__TEXT SEGMENT__

■ ■ ■ ■ ■

# Depth is the Key



## Big Daddy (Apr 6, 2004)

Just wanted to pass on a few tips on the crappie guys... We've done OK catching the last couple weeks(at Portage Lakes). The main key to catching? The depth.... We fished anywhere from 2 ft to 18 ft deep, with most fish coming in the 2-4 ft range. Seems what the fish would do is stage in deeper water (20 ft) and suspend, then they'd head up towards shallower wood(7-10 ft of water) to feed. I fished over that brush about 3-4 ft deep and got them. Too deep, you're in the brush and snagged. Too shallow, the fish wouldn't come up. Experiment with the depth, and when you start catching, remember how deep you were!

Also caught fish on drop-offs, where the depth would go from 5 ft to 17 ft pretty quick... Fishing the drop at 8-10 ft down produced the best. 

This time of year, the fish are hungry and moving, and you just have to find them. They'll be chasing shad and minnows up shallow to feed BIG TIME and if you find the spot, it's constant catching... Just have to find them, that's all...


----------



## LittleMiamiJeff (Oct 1, 2005)

Big Daddy, Got deep/mid brush, got drop offs, now I got more info!  Thanks!
Now I just need, more,,,,,,, TIME!  
Sunday, looks like a good day.......
LMJeff


----------



## Whaler (Nov 16, 2004)

Nice picture Carl !


----------

■ ■ ■ ■ ■

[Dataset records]
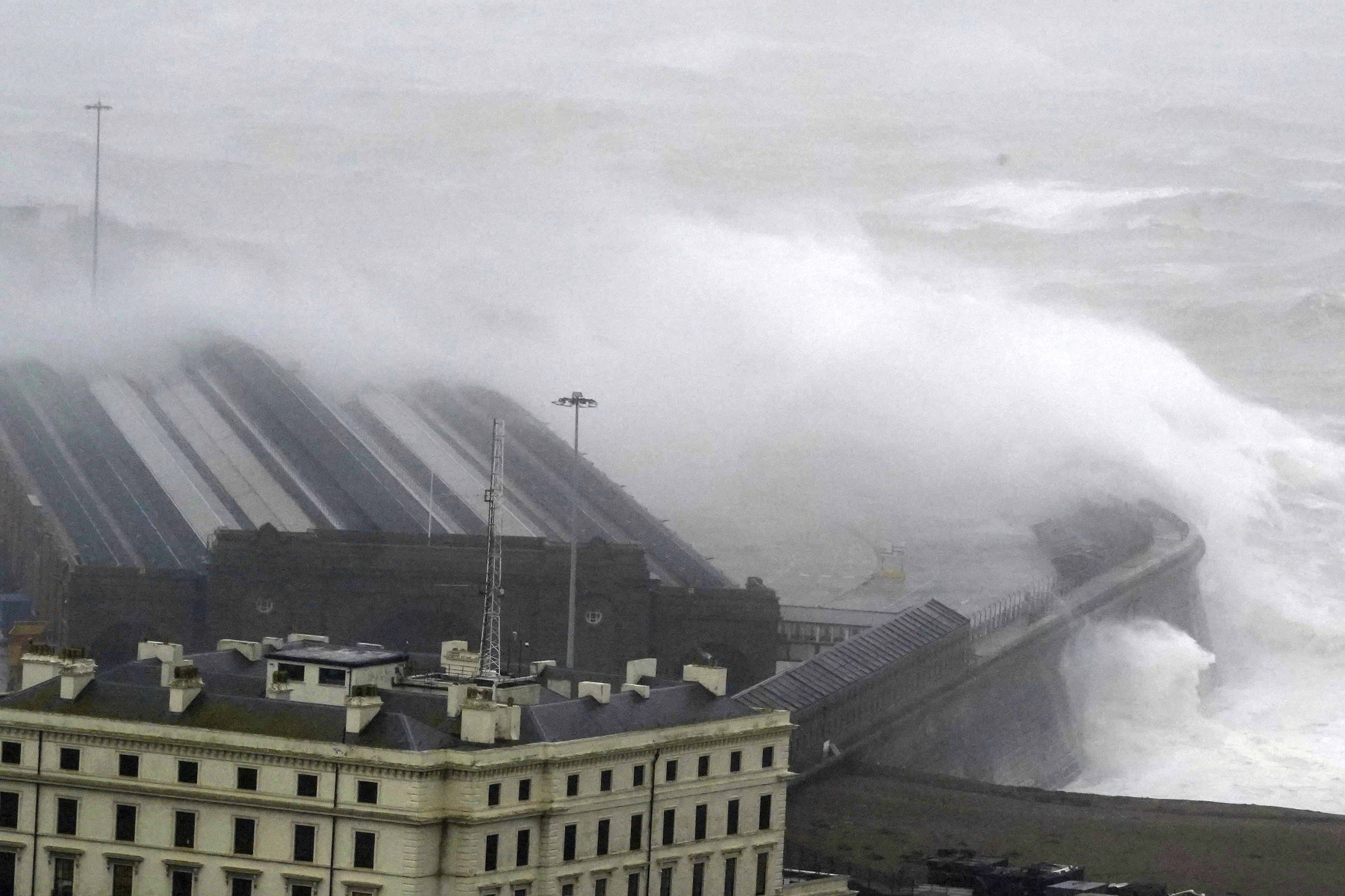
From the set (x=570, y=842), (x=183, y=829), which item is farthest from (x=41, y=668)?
(x=570, y=842)

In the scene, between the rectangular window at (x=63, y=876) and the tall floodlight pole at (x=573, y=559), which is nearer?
the rectangular window at (x=63, y=876)

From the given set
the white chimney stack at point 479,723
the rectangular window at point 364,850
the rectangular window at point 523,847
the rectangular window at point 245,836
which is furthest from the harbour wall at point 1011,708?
the rectangular window at point 364,850

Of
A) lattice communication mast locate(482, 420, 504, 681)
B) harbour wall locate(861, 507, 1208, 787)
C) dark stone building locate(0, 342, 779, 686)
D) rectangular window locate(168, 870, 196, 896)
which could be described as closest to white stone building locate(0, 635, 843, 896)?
rectangular window locate(168, 870, 196, 896)

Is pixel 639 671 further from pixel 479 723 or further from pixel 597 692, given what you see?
pixel 479 723

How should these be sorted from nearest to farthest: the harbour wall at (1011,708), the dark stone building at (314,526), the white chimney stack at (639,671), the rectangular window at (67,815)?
the rectangular window at (67,815), the white chimney stack at (639,671), the harbour wall at (1011,708), the dark stone building at (314,526)

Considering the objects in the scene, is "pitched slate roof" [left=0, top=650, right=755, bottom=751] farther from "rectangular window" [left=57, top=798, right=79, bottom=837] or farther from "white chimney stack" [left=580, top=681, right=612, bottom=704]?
"rectangular window" [left=57, top=798, right=79, bottom=837]

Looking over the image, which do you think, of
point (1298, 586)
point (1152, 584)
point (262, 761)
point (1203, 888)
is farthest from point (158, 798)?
point (1298, 586)

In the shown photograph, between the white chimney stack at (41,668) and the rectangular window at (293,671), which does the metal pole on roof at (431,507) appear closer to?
the white chimney stack at (41,668)
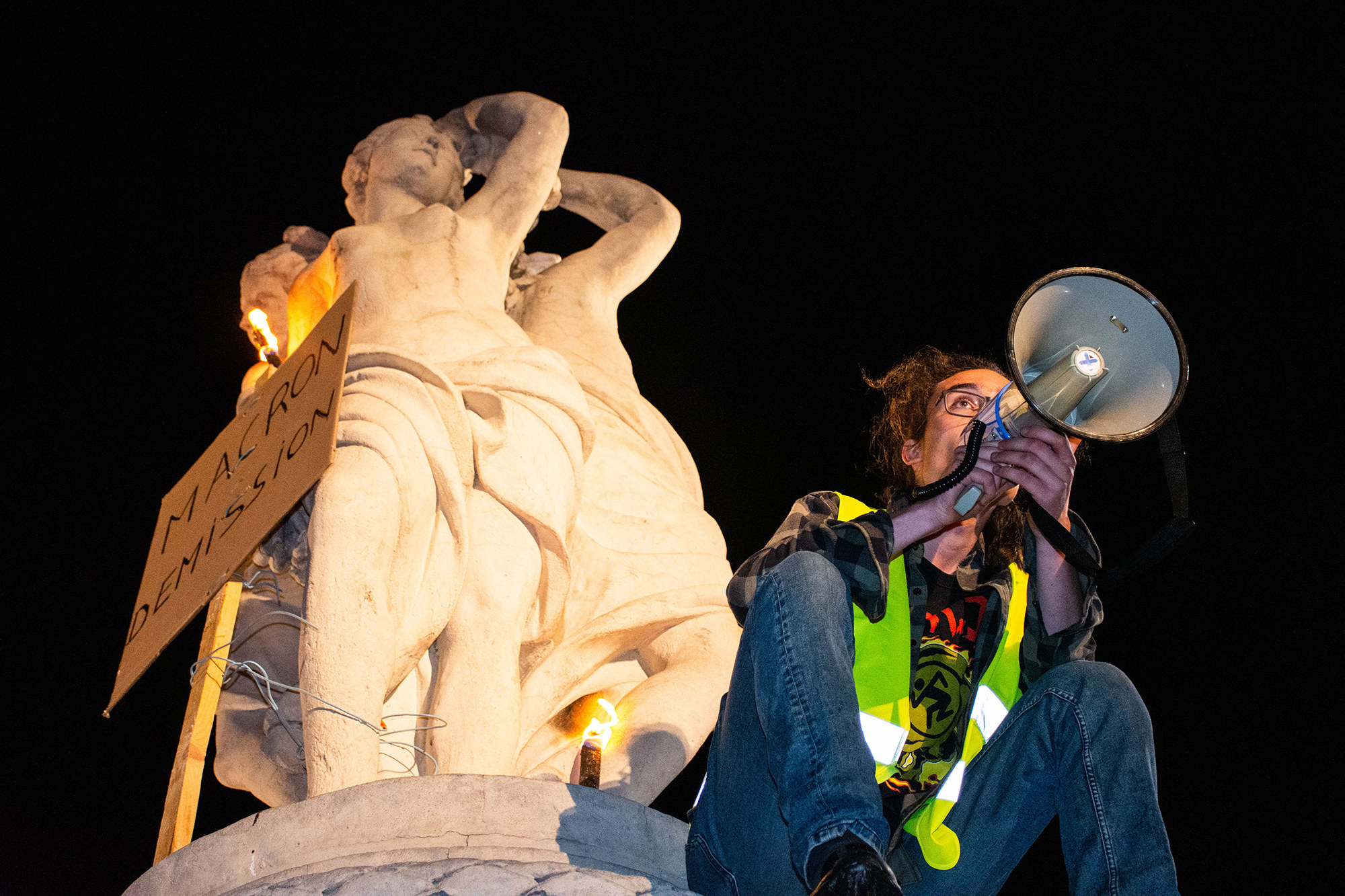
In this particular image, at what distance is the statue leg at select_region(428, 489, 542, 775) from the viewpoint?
243 cm

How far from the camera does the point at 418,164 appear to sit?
3.74 m

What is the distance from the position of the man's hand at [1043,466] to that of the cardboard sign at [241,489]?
101 centimetres

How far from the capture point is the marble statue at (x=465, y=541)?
2.40 meters

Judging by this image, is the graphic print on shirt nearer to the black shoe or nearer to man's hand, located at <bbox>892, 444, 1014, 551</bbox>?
man's hand, located at <bbox>892, 444, 1014, 551</bbox>

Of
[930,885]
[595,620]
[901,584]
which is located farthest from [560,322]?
[930,885]

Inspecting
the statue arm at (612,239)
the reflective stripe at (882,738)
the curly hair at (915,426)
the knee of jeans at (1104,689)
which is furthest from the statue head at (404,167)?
the knee of jeans at (1104,689)

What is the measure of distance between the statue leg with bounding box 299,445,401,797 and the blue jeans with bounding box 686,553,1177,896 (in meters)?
0.72

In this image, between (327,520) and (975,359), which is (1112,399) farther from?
(327,520)

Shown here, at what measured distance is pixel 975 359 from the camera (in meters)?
2.43

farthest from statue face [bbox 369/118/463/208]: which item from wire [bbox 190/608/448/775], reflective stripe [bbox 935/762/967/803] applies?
reflective stripe [bbox 935/762/967/803]

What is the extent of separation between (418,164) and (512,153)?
28 centimetres

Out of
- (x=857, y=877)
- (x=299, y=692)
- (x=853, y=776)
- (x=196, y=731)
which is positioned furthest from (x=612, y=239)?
(x=857, y=877)

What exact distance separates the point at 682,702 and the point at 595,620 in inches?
14.3

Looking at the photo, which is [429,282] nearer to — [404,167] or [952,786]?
[404,167]
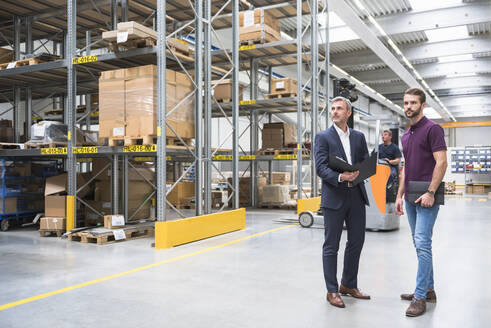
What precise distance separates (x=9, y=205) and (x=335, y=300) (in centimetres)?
751

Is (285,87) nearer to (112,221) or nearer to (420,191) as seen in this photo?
(112,221)

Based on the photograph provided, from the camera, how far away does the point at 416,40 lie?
18.3m

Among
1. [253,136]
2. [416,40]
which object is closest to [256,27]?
[253,136]

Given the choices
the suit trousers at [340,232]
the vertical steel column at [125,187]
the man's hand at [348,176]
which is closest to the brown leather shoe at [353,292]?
the suit trousers at [340,232]

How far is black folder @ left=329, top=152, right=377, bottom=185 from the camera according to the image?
361cm

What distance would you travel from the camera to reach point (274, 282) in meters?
4.54

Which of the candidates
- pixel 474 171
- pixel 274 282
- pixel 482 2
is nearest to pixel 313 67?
pixel 482 2

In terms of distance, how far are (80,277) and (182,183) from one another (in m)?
8.40

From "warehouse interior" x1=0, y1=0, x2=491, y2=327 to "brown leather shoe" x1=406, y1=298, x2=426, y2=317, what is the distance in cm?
6

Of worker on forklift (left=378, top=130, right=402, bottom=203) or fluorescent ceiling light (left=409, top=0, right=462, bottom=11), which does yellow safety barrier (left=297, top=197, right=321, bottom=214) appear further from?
fluorescent ceiling light (left=409, top=0, right=462, bottom=11)

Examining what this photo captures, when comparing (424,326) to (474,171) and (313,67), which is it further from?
(474,171)

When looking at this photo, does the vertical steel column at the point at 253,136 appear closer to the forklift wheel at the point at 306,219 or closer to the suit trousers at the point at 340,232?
the forklift wheel at the point at 306,219

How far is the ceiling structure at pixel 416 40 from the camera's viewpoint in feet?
44.5

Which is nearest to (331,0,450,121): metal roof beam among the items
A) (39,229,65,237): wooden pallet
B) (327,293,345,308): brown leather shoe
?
(39,229,65,237): wooden pallet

■ ■ ■ ■ ■

__WHAT THE TASK ASKS__
Update the stretch of the crappie fishing thread from "This time of" through "(Oct 1, 2005)" so that "perch" appears in place of "shad".

__SOLUTION__
This time of year, the fish are hungry and moving, and you just have to find them. They'll be chasing perch and minnows up shallow to feed BIG TIME and if you find the spot, it's constant catching... Just have to find them, that's all...


----------



## LittleMiamiJeff (Oct 1, 2005)